Xylem Q3 2022 Financials

Author – SEC EDGAR Data

Considering how pricey shares of the company were, it might be a surprise to see this weakening in financial performance and yet not see a corresponding plunge in the company’s share price. However, the most recent data from the company has been encouraging. For starters, revenue in the third quarter alone came in at $1.38 billion. That’s 9.1% higher than the $1.27 billion generated the same time last year. A 15.7% surge in organic growth was somewhat offset by a 0.3% hit resulting from divestitures and a 6.3% impact resulting from foreign currency fluctuations. The strongest growth for the company during this latest quarter came from the Water Infrastructure segment, with organic growth of 19.8% driven by utility and industrial end market demand and pricing increases. And under the Applied Water segment, organic growth was 12.3%, with that increase coming largely from the industrial end market. Although financial data on the bottom line was mixed, it was mostly negative during this time. Yes, net income fell from $114 million in the third quarter of 2021 to only $12 million the same time this year. However, operating cash flow nearly doubled from $112 million to $202 million. On an adjusted basis, it increased from $176 million to $218 million. Meanwhile, EBITDA for the farm rose from $227 million to $252 million.

When it comes to the 2022 fiscal year in its entirety, management expects organic revenue growth of between 9% and 10%. However, actual reported revenue growth should be closer to 4% because of foreign currency fluctuations and divestiture activities. With the EBITDA margin for the company forecasted to be 17%, we should get EBITDA for the year of $918.5 million. Earnings per share, meanwhile, should be between $2.65 and $2.75. At the midpoint, that would translate to net profits of $488.4 million. No guidance was given when it came to operating cash flow. But if we assume that it would change, on an adjusted basis, at the same rate that EBITDA is expected to, we should get a reading of $635.7 million. Touching briefly again on revenue, it will be interesting to see what the future holds. While sales are certain to increase this year compared to last year, order data is coming in rather mixed. For the first three quarters of the year, orders totaled $4.82 billion. That’s up from the $4.72 billion reported the same time last year. But in the latest quarter alone, they came in lower year over year, dropping from $1.52 billion to $1.42 billion. This could be a leading indicator of some weakness ahead.

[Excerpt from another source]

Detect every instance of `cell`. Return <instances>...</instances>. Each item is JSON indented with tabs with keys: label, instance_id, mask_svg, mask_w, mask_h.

XYL Stock Trading Multiples

Author – SEC EDGAR Data

Taking the profitability estimates that we derived, I was able to calculate that the company is trading at a forward price-to-earnings multiple of 38.9. The forward price to adjusted operating cash flow multiple is 29.9, while the EV to EBITDA multiple should come in at 22. To put this in perspective, the results using the data from 2021 would be 53.6, 30.8, and 22.7, respectively. As part of my analysis, I also compared the company to five similar businesses. On a price-to-earnings basis, these companies ranged from a low of 5.7 to a high of 32.1. Using the price to operating cash flow approach, the range was from 5.7 to 20.3. And using the EV to EBITDA approach, the range was from 3.6 to 21.5. In all three cases, Xylem was the most expensive of the group.

Company Price / Earnings Price / Operating Cash Flow EV / EBITDA
Xylem 38.9 29.9 22.0
Mueller Industries (MLI) 5.7 5.7 3.6
Parker-Hannifin (PH) 32.1 16.3 21.5
Crane Holdings Co (CR) 16.0 15.0 9.9
EnPro Industries (NPO) 14.3 15.5 9.0
Standex International (SXI) 19.6 20.3 11.3

Takeaway

Truth be told, I find myself surprised by the recent share price performance achieved by Xylem. Although results definitely improved in the latest quarter, results for the year as a whole look mixed and order data for the latest quarter was rather disappointing. Shares are definitely cheaper than if the company were to match the same kind of financial performance achieved in 2021. But even factoring in recent estimates, the stock looks rather pricey to me. Due to these factors, I still feel as though a soft ‘sell’ rating is appropriate at this time.